*Task goal*
Please recast the rows below as a Markdown table with columns Index and Entry, starting with the line that contains "What is the separation" and continuing through the end of the rows. Number each line under Index, put its text under Entry, and leave out blank lines.

*Supplied entries*
-=-=-
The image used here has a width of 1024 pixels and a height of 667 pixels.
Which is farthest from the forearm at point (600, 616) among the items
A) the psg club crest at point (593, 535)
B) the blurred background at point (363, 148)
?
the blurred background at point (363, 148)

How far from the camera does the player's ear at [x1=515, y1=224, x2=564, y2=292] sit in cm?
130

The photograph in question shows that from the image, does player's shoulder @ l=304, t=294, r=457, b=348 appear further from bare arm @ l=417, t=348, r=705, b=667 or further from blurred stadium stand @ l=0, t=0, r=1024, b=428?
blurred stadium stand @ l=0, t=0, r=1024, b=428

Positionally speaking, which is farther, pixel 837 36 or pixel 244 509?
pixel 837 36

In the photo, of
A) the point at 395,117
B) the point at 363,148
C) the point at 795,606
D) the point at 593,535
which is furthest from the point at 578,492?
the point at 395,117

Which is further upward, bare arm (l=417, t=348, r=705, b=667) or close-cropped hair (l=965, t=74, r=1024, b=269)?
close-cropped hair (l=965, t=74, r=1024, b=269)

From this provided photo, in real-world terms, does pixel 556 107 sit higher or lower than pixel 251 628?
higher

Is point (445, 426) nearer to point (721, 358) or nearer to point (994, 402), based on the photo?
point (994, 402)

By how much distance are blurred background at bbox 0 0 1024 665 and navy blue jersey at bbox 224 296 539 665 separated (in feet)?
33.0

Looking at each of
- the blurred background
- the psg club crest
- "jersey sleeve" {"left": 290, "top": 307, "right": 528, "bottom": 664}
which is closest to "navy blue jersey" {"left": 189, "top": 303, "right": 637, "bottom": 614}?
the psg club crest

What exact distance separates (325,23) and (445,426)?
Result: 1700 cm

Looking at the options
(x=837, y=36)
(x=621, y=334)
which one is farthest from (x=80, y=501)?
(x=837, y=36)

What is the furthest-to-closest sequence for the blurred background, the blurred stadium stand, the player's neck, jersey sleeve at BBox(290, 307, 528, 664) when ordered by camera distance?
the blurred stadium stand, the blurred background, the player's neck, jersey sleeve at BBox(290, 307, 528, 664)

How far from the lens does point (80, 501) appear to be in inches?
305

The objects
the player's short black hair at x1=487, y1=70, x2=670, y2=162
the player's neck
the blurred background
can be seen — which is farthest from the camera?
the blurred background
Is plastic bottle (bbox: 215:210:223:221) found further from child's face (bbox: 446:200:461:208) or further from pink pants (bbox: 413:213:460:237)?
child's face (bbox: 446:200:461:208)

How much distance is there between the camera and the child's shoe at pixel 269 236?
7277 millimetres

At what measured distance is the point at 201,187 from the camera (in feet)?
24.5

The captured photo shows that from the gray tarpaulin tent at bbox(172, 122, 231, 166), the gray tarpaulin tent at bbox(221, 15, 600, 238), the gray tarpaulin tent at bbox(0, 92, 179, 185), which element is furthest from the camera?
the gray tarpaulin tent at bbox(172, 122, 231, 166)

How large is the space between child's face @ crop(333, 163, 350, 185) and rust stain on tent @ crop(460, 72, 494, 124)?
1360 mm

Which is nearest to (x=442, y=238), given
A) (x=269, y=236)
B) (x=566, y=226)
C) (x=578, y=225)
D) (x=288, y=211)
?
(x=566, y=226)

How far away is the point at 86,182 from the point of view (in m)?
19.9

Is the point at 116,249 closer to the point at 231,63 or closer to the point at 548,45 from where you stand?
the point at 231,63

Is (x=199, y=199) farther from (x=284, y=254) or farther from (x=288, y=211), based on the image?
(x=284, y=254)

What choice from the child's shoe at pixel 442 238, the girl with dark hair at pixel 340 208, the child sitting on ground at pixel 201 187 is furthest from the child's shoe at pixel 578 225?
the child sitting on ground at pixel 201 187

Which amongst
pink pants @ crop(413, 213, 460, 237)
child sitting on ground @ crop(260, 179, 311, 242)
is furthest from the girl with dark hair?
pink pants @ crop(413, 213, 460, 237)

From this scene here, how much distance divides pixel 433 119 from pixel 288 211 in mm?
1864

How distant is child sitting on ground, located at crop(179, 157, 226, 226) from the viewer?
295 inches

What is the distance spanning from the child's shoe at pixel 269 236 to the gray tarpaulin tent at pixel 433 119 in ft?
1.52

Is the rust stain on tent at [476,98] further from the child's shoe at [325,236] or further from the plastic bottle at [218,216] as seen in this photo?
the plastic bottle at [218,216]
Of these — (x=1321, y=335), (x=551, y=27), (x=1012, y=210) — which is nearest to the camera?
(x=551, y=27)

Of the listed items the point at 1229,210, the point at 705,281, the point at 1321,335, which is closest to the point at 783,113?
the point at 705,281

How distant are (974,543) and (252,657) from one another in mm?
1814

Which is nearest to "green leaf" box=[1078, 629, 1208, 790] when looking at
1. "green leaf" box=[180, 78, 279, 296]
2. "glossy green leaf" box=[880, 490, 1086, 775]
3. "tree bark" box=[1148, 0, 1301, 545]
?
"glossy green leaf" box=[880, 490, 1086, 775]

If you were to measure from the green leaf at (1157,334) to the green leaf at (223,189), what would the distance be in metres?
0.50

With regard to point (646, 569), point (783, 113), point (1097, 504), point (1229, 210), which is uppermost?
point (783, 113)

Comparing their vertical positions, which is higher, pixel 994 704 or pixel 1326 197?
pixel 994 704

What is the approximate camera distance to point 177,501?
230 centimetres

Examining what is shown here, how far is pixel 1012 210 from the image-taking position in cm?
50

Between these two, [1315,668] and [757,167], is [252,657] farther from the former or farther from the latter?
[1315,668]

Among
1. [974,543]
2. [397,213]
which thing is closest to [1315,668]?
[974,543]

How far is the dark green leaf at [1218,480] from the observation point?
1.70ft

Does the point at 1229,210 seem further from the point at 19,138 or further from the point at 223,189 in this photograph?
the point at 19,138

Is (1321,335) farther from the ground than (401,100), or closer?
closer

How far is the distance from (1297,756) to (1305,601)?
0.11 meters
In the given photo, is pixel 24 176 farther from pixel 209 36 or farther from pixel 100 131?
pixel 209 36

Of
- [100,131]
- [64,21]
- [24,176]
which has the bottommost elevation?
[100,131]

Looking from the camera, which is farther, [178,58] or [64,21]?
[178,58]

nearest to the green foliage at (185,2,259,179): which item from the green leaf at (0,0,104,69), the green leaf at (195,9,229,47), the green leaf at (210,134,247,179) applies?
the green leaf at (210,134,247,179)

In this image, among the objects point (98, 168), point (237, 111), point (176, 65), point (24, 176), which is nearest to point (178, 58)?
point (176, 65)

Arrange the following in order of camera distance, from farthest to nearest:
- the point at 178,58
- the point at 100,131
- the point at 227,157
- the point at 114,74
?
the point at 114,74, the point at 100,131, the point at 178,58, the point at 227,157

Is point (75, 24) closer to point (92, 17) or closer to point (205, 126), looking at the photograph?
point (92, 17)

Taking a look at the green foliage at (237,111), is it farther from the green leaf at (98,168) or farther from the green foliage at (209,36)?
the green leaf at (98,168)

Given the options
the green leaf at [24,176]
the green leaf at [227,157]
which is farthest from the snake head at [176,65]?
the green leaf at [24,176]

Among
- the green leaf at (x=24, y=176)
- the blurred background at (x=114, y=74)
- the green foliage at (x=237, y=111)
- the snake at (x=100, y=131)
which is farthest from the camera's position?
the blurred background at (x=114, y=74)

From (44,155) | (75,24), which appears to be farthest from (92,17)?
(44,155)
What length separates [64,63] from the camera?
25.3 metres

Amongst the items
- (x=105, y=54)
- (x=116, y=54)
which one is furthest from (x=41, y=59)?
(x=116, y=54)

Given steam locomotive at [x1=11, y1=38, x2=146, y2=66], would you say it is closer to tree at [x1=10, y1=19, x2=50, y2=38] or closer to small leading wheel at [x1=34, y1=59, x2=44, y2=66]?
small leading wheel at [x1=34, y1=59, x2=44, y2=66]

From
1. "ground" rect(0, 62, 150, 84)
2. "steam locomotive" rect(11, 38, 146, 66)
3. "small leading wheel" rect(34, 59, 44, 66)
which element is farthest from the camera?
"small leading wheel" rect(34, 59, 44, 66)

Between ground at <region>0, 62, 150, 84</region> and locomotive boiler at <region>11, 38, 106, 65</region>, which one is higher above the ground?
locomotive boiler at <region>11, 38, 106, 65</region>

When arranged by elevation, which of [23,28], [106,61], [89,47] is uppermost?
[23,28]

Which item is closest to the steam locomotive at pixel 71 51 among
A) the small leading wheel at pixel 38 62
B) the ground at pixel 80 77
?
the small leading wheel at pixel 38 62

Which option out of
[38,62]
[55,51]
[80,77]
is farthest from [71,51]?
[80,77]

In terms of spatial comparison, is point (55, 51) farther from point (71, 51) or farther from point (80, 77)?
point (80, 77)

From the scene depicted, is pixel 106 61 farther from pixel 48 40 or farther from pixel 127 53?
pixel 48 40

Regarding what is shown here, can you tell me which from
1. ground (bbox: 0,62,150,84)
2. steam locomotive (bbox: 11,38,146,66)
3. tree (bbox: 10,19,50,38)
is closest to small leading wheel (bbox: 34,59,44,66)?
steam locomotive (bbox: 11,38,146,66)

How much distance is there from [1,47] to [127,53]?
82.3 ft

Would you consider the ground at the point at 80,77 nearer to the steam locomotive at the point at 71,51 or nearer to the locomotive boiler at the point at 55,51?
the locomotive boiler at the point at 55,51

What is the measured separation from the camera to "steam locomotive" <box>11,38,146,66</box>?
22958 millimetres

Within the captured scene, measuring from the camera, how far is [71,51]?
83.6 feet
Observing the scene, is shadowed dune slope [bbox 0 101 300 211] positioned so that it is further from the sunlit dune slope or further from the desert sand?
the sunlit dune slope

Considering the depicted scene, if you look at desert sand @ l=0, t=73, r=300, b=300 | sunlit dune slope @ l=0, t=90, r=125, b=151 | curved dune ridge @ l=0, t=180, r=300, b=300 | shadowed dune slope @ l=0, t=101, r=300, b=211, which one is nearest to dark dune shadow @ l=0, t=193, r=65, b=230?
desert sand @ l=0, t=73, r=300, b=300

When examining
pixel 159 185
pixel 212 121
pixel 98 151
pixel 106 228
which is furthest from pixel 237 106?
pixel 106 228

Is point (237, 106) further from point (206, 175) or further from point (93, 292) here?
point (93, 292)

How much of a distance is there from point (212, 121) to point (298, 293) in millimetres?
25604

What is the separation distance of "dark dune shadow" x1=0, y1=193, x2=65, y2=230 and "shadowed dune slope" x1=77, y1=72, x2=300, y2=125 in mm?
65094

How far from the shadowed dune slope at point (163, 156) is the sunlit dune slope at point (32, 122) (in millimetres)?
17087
-=-=-
*Written reply*
| Index | Entry |
|---|---|
| 1 | What is the separation distance of "dark dune shadow" x1=0, y1=193, x2=65, y2=230 and "shadowed dune slope" x1=77, y1=72, x2=300, y2=125 in mm? |
| 2 | 65094 |
| 3 | How far from the shadowed dune slope at point (163, 156) is the sunlit dune slope at point (32, 122) (in millimetres)? |
| 4 | 17087 |